» **Records for the exercise**:
BEGIN

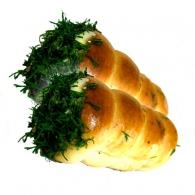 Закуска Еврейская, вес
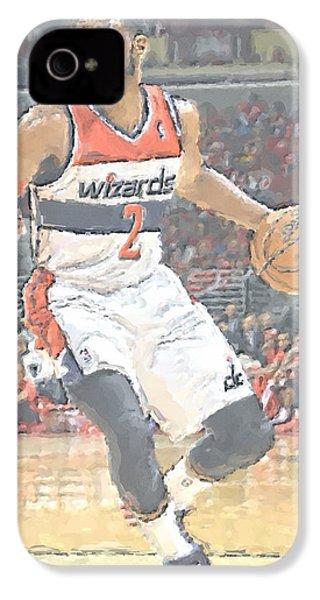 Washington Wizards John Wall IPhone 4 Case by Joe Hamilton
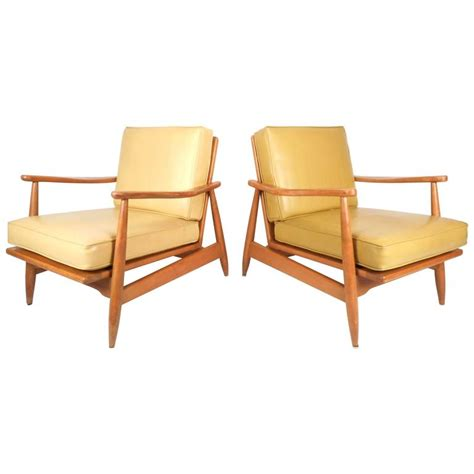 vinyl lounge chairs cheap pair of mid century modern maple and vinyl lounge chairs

END
BEGIN

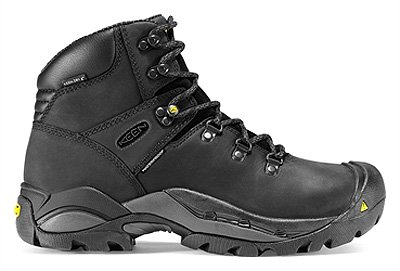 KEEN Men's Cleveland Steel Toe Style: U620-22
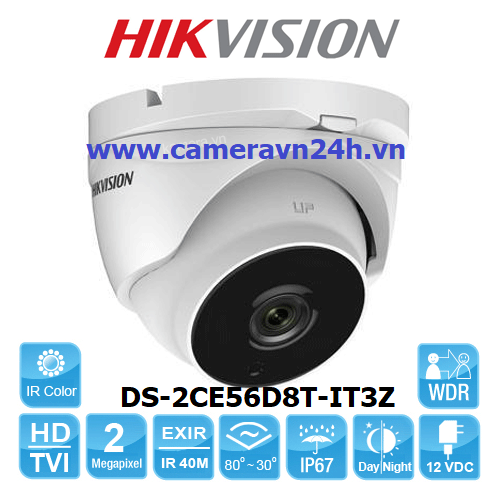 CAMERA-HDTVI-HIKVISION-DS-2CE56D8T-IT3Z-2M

END

» **Task statement**:
Using the listing above, reproduce word for word every line from the one containing "KEEN Men's Cleveland" through the one containing "CAMERA-HDTVI-HIKVISION-DS-2CE56D8T-IT3Z-2M". Pictures must be left out.

» **Answer box**:
 KEEN Men's Cleveland Steel Toe Style: U620-22
 CAMERA-HDTVI-HIKVISION-DS-2CE56D8T-IT3Z-2M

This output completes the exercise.